Die Damen der HSG Isar-Loisach feiern einen deutlichen 30:8-Heimsieg gegen den VfL Buchloe. Trotz des klaren Ergebnisses verdient der Gegner großen Respekt: Der VfL trat mit einer komplett neu gegründeten Damenmannschaft an und zeigte über 60 Minuten Kampfgeist, Einsatz und beeindruckende Motivation. Genau solche Teams braucht der bayerische Handball – und wenn Buchloe dranbleibt, werden die Ergebnisse in ein paar Jahren sicher nicht mehr so eindeutig aussehen.

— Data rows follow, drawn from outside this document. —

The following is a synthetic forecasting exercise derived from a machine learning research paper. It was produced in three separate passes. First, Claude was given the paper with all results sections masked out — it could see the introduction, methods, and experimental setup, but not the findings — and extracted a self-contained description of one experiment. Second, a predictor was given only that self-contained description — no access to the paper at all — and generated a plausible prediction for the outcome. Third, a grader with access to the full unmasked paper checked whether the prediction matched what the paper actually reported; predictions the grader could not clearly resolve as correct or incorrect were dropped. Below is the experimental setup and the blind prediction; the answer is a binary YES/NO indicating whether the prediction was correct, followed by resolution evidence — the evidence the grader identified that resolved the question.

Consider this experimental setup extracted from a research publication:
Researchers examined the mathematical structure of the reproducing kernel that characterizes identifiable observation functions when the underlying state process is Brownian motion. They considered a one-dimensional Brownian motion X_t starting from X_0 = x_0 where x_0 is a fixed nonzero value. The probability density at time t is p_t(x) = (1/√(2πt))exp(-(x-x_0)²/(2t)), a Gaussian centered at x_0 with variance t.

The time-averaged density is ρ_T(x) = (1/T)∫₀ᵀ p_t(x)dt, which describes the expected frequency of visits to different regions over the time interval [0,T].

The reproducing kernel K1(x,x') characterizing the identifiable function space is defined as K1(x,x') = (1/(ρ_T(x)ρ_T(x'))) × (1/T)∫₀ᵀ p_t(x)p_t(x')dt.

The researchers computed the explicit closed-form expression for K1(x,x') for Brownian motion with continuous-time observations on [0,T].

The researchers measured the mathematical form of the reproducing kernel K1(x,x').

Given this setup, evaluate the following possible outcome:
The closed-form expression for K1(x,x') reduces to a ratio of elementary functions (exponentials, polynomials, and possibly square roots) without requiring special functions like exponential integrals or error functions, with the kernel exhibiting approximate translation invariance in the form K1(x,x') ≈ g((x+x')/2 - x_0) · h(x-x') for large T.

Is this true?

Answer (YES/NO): NO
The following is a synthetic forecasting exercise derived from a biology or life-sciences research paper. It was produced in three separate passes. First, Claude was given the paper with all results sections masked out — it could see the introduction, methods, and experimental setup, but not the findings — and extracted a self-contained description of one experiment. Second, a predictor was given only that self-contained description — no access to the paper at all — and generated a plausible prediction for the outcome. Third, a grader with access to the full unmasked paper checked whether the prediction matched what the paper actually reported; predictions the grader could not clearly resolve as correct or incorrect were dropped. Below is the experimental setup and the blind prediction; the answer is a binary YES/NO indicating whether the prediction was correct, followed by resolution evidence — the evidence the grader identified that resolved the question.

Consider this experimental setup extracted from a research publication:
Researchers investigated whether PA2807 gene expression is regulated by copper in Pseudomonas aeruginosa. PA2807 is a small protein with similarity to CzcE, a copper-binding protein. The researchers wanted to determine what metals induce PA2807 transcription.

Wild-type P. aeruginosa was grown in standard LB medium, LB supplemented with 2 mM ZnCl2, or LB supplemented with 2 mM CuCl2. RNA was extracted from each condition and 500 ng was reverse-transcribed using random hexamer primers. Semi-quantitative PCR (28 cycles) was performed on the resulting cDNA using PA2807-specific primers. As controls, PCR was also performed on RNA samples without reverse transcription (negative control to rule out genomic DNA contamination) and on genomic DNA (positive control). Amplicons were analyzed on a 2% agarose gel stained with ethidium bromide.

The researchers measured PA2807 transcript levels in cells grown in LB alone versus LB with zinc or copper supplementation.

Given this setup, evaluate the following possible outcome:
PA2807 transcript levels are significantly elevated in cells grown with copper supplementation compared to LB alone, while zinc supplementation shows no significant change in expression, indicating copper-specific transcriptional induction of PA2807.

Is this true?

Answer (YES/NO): NO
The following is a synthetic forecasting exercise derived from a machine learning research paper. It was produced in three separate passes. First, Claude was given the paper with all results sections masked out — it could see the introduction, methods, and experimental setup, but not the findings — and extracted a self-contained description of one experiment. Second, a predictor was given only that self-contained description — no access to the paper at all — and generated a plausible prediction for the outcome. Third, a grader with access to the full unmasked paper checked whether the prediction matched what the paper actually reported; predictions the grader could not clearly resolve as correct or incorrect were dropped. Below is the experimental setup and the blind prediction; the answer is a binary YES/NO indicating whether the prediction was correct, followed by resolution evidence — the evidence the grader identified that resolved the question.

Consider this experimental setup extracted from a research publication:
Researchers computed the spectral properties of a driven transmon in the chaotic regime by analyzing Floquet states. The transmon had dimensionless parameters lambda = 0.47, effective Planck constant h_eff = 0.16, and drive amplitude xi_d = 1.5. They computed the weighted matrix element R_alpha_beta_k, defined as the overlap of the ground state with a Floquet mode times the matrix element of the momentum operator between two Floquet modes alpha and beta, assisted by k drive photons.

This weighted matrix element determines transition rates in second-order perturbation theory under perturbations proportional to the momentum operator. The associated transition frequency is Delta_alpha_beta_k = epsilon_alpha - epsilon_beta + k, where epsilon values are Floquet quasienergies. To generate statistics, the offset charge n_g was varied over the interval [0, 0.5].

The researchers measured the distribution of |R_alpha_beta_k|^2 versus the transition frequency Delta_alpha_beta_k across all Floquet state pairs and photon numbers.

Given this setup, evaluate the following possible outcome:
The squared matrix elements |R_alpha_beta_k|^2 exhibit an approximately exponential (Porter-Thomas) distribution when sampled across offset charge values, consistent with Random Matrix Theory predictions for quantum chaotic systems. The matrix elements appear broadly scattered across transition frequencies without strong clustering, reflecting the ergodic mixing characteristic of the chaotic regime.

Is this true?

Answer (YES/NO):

Sportlich verlief die Partie weitgehend einseitig. Die HSG kam zwar selten dazu, ihre geplanten Spielzüge oder Auslösehandlungen auszuspielen, doch das lag vor allem daran, dass der Durchbruch bereits im Druckaufbau gelang oder sich Tempogegenstöße boten, bevor es überhaupt zum Spielaufbau kam. Dennoch bleibt festzuhalten, dass die Chancenverwertung deutlich Luft nach oben lässt; ein höheres Ergebnis wäre möglich gewesen.
Positiv hervorzuheben ist die breit verteilte Torausbeute: Fast alle Feldspielerinnen trugen sich in die Torschützenliste ein, was die mannschaftliche Geschlossenheit unterstreicht.
Mit Blick auf das kommende Auswärtsspiel gegen Fürstenfeldbruck braucht es eine klare Leistungssteigerung. Vor allem die Abschlüsse müssen konsequenter genutzt werden, wenn die HSG dort Punkte mitnehmen will.
Für die HSG spielten:
Lisa Günther (Tor),
Hannah Werner (5), Franziska Hentschel (4), Yvonne Goß (4), Anica Rothaug (4/1),
Laura Sauer (3), Carolin Lerche, Magdalena Münster (2), Lilly Groß (1),
Franziska Nailis (1), Anja Gromen (4), Nadine Ankershoffen (2).